[DIRECTIONS FOR THIS TASK]: Transcribe the records below from the first line to the line that includes "For iPhone 14", inclusive, and omit the pictures.

[DATA TO PROCESS]:

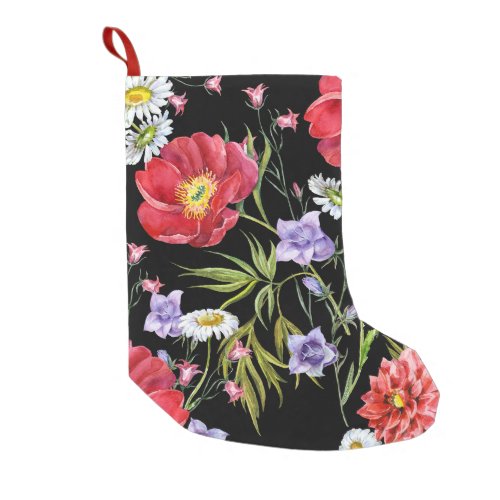 Watercolor Flower Bouquet Seamless Pattern Small Christmas Stocking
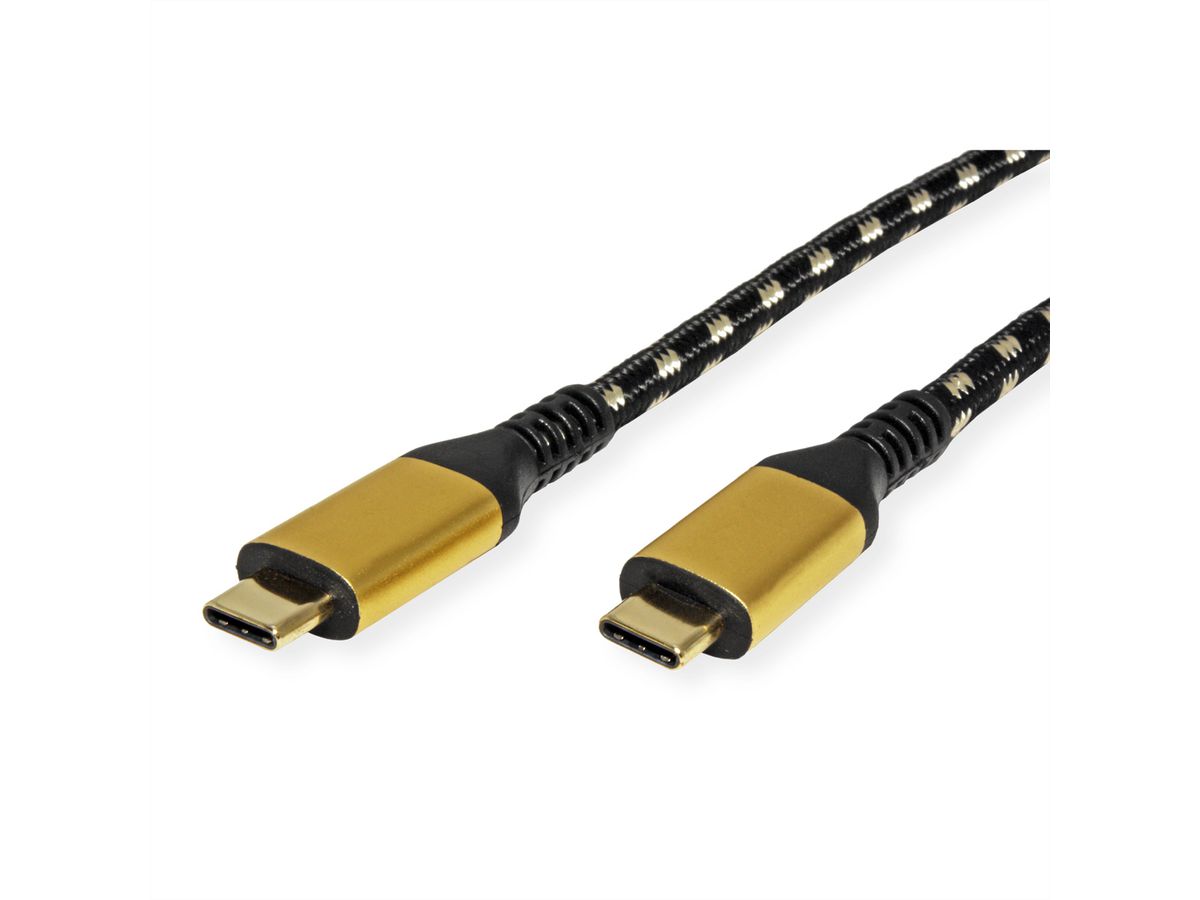 ROLINE GOLD USB4 Gen3x2 Kabel, C–C, ST/ST, 8K UHD-2, 40Gbit/s, 100W, schwarz / gold, 1 m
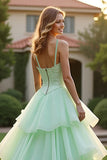 Green Ball Gown Spaghetti Straps Ruffled Long Prom Dress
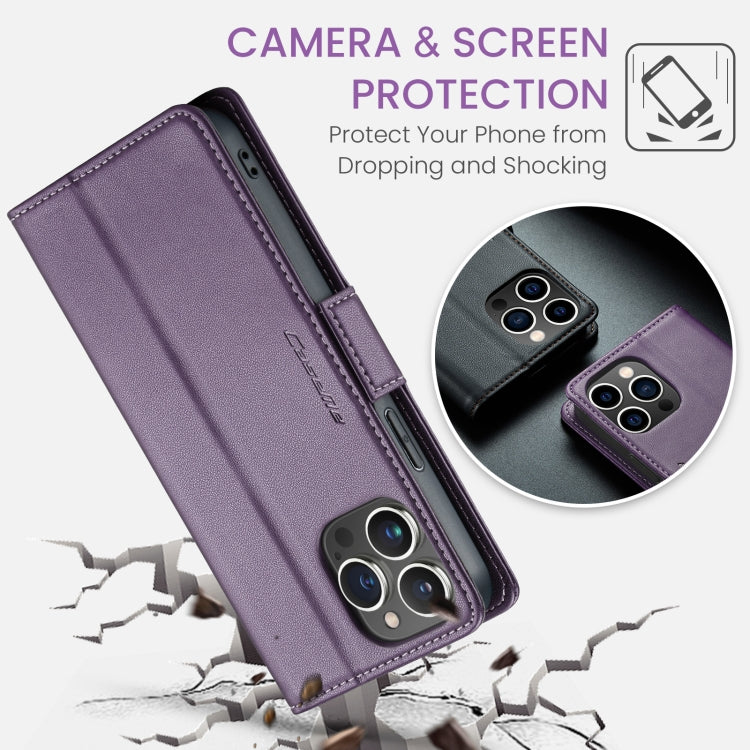 For iPhone 14 Pro Max CaseMe 023 Butterfly Buckle Litchi Texture RFID Anti-theft Leather Phone Case(Pearly Purple) by CaseMe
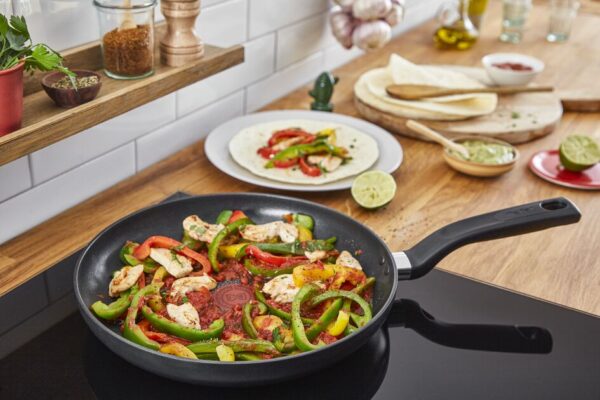 Tefal Total Induction Wokpan 28Cm Non Stick Thermo Signal Titanium Partials 100% Safe Frying Pan Black Aluminium G1521944
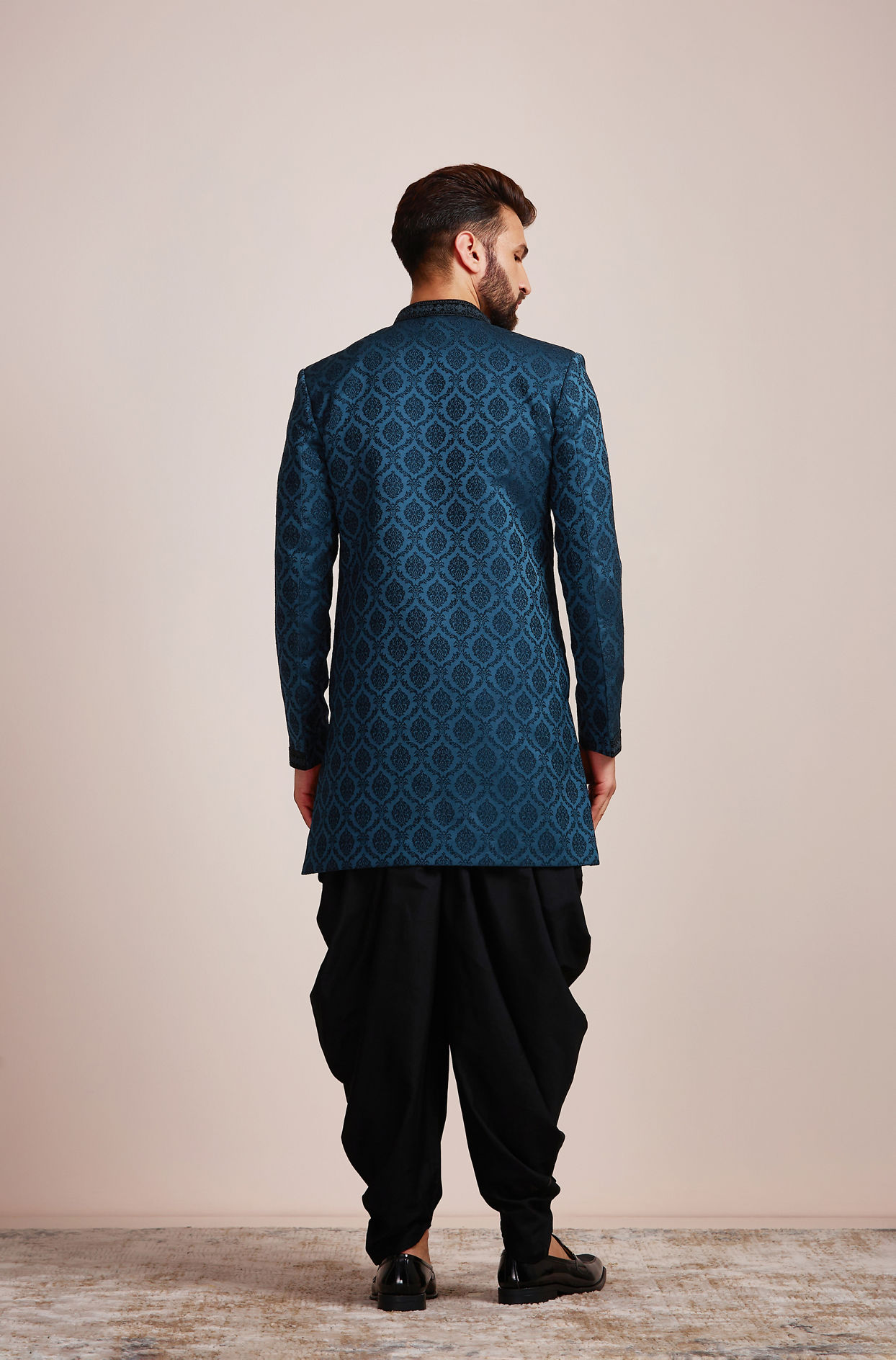 Manyavar Men Classic Blue Brocade Design Indo Western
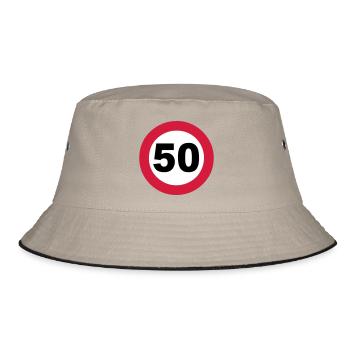 50.Geburtstag , 50 Jahre , Verkehrsschild 50 (25) - Bucket Hat - Khaki/Schwarz - Vorne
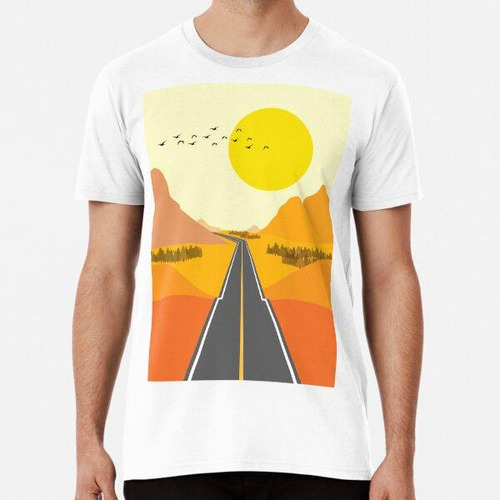 Remera Minimalista, Moderno, Otoño, Puesta De Sol, Viaje Por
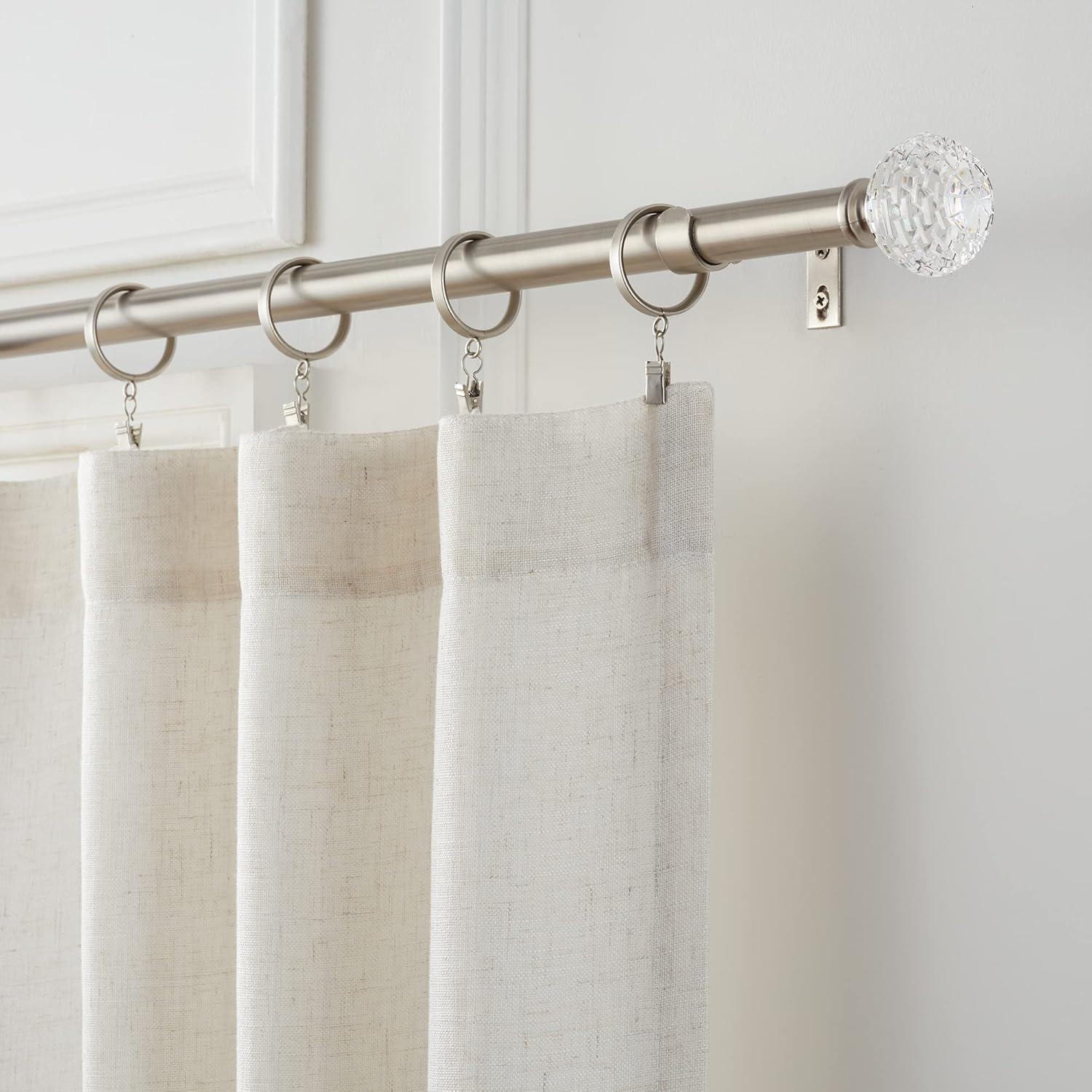 MODE Mode Premium Collection 1 in Diameter Curtain Rod Set with Round Cut Crystal Finials and Steel Wall Mounted Adjustable Rod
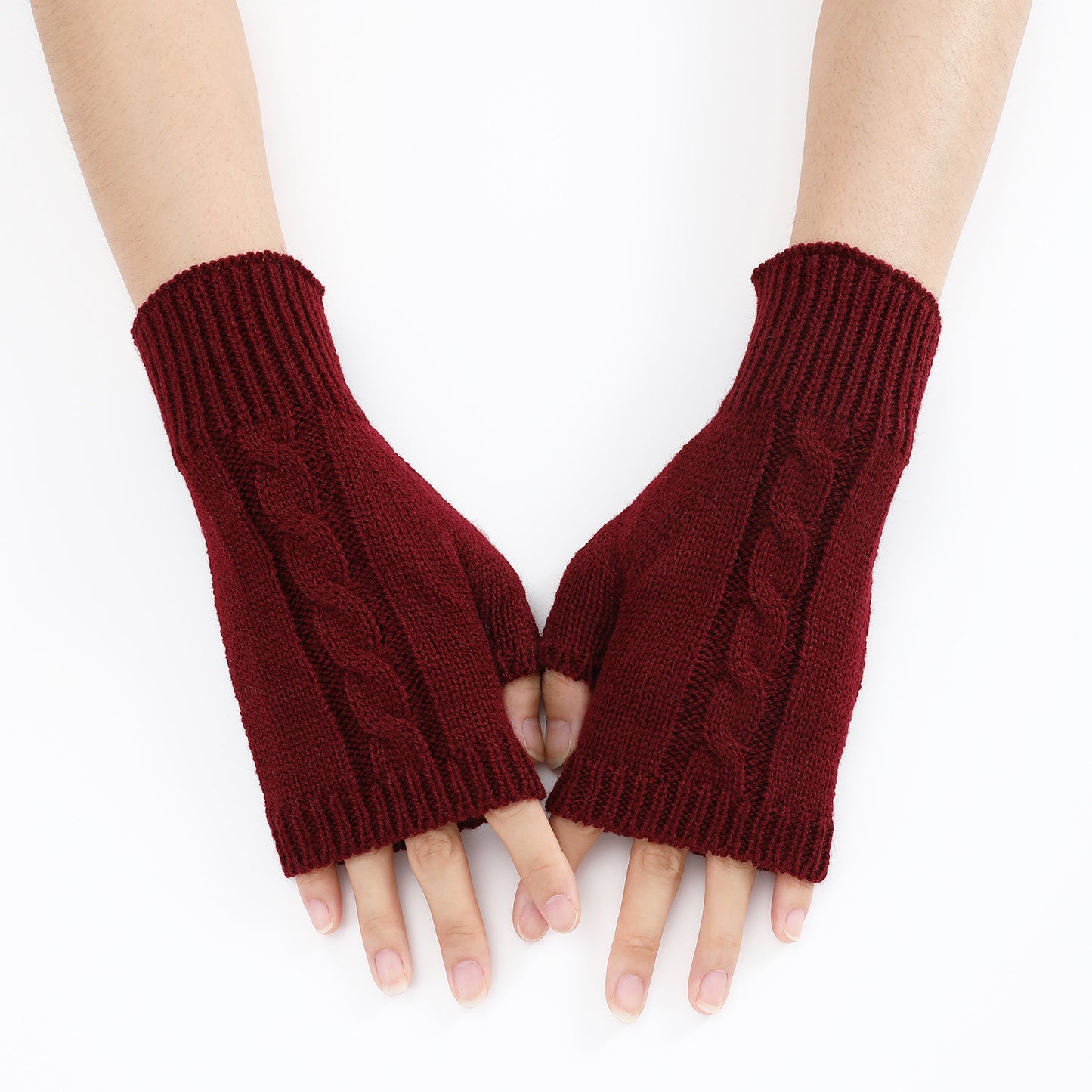 Women's & Men's Dew Half Finger Knitting Wool Warm Gloves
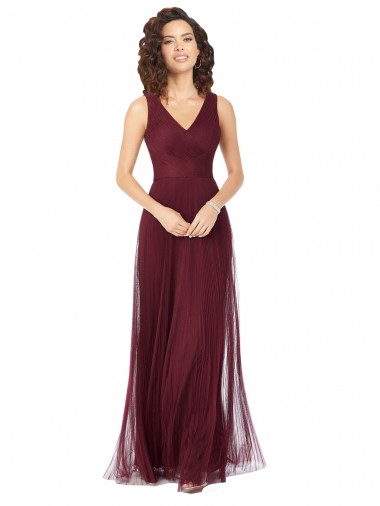 Purchase Long A-Line V-Neck Tulle Bridesmaid Dress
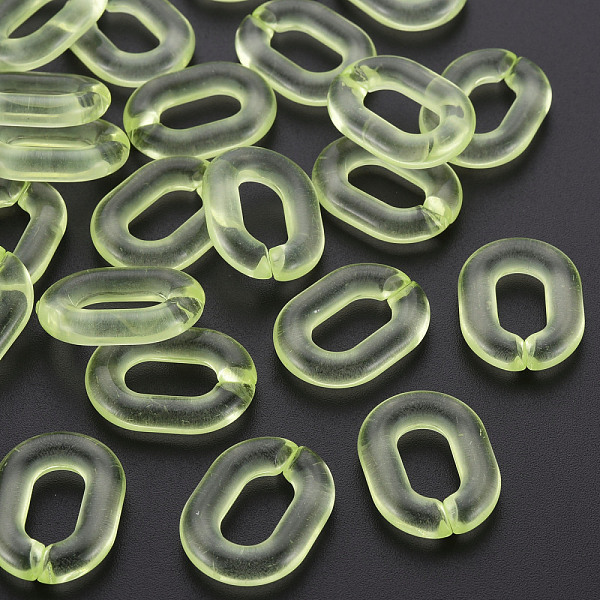 

PandaHall Transparent Acrylic Linking Rings, Quick Link Connectors, for Cable Chains Making, Oval, Green Yellow, 24x18x5mm, Inner Diameter...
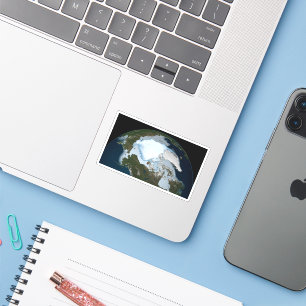 Adesivo Planeta Terra Mostrando Cobertura De Gelo Marinho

[WRITTEN SOLUTION]:
 Watercolor Flower Bouquet Seamless Pattern Small Christmas Stocking
 ROLINE GOLD USB4 Gen3x2 Kabel, C–C, ST/ST, 8K UHD-2, 40Gbit/s, 100W, schwarz / gold, 1 m
 Green Ball Gown Spaghetti Straps Ruffled Long Prom Dress
 For iPhone 14 Pro Max CaseMe 023 Butterfly Buckle Litchi Texture RFID Anti-theft Leather Phone Case(Pearly Purple) by CaseMe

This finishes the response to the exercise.